=== Data ===
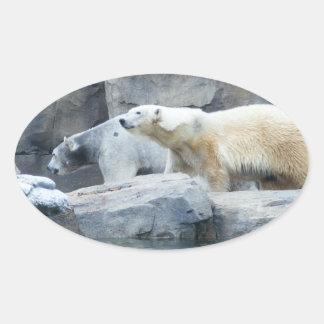 Oso polar: Nakita y Berlín Pegatina Ovalada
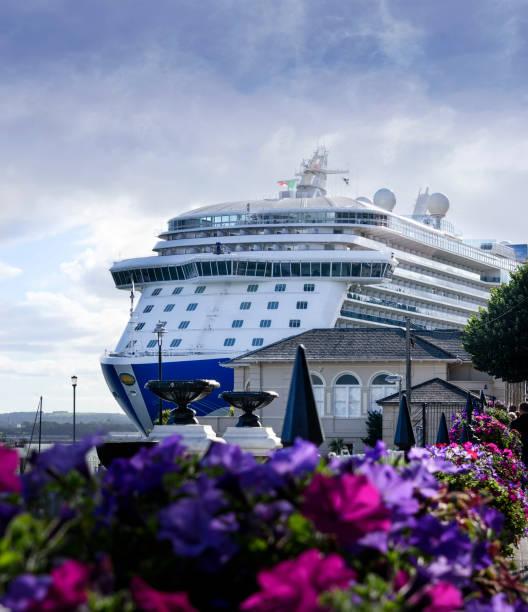 Kreuzfahrtschiff in Cobh Port, Irland – Foto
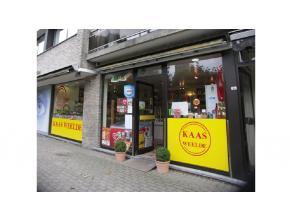 Winkelruimte met een commerciele ligging in het centrum van Sint-Kruis. Verhuur handelspand met kleine overname goeddraaiende kaasspeciaalzaak..Bestaa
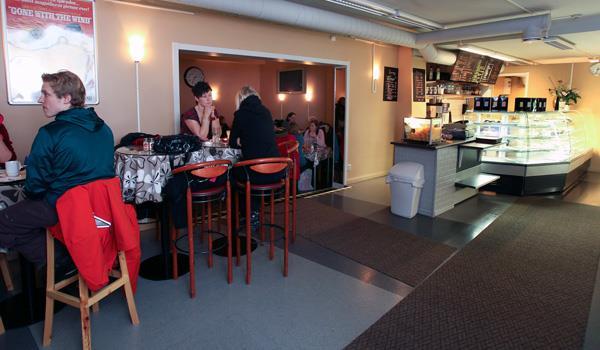 De tapas y bares en Kiruna - Ambiente en el Restaurant Pizzeria Palladium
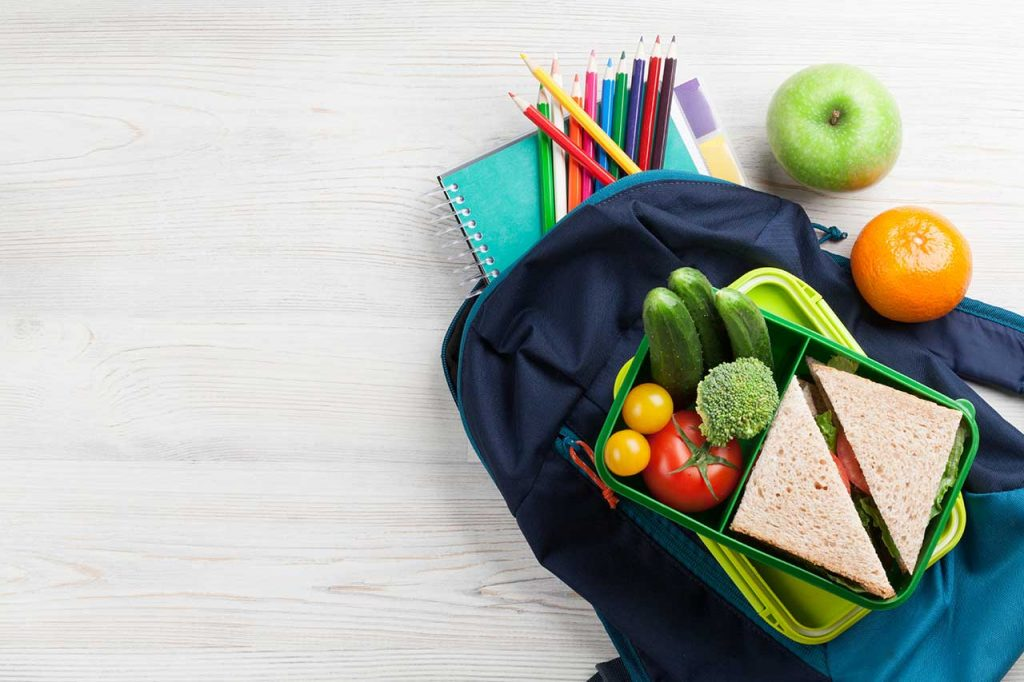 lunch-box-and-school-supplies-P7WAPTT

=== Your objective ===
Pictures stay out of this copy; write out the entries above exactly.

=== Answer to the exercise ===
 Oso polar: Nakita y Berlín Pegatina Ovalada
 Kreuzfahrtschiff in Cobh Port, Irland – Foto
 Winkelruimte met een commerciele ligging in het centrum van Sint-Kruis. Verhuur handelspand met kleine overname goeddraaiende kaasspeciaalzaak..Bestaa
 De tapas y bares en Kiruna - Ambiente en el Restaurant Pizzeria Palladium
 lunch-box-and-school-supplies-P7WAPTT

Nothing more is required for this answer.